>> Start RECORD LIST
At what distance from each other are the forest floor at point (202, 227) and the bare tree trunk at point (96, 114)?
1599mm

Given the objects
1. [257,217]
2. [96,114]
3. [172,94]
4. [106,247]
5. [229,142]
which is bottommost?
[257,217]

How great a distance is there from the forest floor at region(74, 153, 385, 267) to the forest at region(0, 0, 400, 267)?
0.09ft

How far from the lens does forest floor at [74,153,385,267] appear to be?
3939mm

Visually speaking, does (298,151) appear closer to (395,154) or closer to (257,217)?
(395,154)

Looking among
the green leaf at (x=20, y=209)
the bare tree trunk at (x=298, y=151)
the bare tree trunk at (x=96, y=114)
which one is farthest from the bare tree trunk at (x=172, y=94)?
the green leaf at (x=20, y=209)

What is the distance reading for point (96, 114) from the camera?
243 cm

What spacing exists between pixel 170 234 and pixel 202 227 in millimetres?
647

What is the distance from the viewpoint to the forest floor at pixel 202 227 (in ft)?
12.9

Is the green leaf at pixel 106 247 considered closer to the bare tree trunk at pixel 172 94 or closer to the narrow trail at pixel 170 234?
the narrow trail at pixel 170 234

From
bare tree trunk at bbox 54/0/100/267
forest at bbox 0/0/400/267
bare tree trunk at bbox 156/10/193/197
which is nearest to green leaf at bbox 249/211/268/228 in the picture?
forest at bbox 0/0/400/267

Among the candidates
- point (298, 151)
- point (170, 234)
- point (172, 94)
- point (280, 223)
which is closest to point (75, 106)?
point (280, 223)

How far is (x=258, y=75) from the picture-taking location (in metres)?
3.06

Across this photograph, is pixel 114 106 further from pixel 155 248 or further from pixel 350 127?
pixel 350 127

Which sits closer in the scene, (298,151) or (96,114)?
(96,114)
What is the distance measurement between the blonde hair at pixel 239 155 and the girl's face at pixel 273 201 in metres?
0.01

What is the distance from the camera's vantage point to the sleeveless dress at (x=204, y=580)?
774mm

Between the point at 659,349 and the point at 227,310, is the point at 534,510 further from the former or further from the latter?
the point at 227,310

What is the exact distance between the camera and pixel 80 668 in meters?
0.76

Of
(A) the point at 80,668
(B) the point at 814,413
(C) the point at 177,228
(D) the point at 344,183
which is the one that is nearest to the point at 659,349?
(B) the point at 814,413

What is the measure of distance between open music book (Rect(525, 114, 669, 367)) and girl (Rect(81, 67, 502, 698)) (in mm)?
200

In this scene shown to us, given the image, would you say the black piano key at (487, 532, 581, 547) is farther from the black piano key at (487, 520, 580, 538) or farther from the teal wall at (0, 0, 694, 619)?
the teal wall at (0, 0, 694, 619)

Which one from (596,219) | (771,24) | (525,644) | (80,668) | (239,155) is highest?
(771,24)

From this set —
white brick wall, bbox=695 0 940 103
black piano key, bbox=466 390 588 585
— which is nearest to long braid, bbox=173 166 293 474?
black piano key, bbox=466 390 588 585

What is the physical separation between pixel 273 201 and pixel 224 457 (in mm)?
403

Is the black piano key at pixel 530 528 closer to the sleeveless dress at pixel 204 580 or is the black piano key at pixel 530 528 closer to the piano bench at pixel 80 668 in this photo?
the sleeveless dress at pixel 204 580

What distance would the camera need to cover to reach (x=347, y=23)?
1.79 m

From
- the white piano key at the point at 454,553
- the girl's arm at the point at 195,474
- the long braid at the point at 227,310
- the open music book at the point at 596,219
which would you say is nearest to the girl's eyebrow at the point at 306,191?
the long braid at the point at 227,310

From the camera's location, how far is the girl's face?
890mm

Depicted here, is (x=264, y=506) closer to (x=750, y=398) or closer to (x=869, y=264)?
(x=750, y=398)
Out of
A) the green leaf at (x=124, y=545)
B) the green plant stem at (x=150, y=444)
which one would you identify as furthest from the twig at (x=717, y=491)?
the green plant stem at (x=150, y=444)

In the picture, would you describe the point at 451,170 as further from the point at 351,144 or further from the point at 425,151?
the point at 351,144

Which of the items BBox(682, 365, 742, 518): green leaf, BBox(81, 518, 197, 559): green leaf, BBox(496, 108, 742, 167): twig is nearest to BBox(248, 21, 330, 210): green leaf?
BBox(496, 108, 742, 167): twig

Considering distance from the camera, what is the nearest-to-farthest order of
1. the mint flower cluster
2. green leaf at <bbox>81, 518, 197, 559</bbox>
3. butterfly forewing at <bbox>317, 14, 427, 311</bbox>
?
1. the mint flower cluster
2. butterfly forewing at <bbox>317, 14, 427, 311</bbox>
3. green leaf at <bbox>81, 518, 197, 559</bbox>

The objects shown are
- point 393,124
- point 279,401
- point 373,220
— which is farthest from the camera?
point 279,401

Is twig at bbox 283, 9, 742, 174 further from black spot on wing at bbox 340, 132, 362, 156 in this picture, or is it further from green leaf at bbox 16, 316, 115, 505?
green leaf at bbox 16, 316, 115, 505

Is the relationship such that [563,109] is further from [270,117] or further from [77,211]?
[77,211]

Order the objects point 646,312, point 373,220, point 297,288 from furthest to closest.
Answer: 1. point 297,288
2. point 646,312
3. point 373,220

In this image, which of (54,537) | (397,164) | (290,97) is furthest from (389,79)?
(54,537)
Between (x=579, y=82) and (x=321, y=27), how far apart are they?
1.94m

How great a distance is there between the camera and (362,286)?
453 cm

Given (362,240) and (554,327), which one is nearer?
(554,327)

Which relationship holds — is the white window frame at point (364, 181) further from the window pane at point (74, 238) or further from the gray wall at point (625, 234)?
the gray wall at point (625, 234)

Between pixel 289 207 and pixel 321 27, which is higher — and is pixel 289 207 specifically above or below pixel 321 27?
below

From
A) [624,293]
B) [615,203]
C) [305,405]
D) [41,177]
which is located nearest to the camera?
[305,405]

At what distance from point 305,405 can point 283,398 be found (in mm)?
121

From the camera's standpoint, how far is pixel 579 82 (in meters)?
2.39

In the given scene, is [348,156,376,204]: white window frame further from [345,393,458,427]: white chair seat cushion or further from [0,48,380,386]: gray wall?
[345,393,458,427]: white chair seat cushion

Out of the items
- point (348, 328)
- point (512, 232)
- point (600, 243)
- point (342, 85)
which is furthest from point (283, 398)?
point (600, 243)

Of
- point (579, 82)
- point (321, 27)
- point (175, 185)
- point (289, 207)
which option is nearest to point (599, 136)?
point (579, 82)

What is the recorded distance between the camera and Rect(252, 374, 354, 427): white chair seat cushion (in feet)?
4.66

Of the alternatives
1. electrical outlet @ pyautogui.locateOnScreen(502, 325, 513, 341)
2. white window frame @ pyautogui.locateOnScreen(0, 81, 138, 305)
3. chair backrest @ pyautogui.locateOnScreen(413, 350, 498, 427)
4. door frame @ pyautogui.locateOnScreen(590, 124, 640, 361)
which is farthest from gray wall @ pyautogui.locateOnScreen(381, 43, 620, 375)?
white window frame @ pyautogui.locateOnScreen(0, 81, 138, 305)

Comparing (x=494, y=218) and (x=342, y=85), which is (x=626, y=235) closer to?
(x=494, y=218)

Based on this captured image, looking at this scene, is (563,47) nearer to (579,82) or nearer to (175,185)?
>> End RECORD LIST
>> Start RECORD LIST
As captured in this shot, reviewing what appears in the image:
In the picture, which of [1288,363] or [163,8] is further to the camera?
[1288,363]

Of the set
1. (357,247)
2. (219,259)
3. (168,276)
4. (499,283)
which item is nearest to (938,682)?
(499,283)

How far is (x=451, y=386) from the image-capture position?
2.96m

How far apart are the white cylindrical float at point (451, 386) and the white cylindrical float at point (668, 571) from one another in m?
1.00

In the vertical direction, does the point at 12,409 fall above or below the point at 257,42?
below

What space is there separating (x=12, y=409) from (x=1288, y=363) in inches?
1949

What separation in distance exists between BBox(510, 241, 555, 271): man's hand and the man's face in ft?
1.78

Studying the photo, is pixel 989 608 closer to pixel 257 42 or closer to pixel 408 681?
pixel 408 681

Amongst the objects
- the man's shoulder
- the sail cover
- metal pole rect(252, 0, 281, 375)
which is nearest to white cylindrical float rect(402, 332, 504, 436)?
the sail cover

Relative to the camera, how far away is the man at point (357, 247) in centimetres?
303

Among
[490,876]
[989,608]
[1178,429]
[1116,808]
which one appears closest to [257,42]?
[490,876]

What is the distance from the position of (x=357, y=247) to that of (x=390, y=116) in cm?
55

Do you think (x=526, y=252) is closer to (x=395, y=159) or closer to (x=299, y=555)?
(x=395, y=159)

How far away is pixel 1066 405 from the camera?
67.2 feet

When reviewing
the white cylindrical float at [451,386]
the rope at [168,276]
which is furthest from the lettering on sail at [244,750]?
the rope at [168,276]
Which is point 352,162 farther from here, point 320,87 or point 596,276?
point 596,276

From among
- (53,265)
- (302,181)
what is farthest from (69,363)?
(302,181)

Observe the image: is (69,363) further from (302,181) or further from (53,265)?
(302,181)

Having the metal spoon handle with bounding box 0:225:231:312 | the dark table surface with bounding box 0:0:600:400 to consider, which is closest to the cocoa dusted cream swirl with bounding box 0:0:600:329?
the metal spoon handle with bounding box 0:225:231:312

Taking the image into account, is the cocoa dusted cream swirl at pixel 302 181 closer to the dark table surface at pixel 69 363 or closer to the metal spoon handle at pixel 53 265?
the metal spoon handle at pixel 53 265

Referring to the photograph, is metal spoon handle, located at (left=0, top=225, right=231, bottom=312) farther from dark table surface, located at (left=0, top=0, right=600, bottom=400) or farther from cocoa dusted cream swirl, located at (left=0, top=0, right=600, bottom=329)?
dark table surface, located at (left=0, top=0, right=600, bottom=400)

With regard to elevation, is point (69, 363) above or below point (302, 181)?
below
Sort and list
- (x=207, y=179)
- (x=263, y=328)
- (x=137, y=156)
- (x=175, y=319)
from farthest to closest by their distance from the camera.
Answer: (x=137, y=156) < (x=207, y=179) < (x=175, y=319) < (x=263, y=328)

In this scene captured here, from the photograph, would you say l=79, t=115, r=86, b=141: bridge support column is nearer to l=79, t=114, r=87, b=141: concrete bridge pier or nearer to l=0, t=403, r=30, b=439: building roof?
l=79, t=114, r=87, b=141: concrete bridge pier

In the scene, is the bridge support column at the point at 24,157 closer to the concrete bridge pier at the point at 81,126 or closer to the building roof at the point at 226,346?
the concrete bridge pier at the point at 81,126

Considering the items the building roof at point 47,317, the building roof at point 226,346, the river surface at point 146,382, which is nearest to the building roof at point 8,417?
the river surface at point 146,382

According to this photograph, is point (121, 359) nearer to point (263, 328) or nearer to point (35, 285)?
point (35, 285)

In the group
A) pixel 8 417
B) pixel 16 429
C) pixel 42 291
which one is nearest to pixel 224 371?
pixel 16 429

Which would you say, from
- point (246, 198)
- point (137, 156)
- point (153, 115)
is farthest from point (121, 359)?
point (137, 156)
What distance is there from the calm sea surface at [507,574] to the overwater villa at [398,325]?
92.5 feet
>> End RECORD LIST
Which of the lines above contain the word "sleeveless"? Report each of them in full.

● **SOLVED EXERCISE**:
What is the distance from the camera's vantage point to the sleeveless dress at (x=204, y=580)?
Is the black piano key at pixel 530 528 closer to the sleeveless dress at pixel 204 580 or is the black piano key at pixel 530 528 closer to the piano bench at pixel 80 668 in this photo?
the sleeveless dress at pixel 204 580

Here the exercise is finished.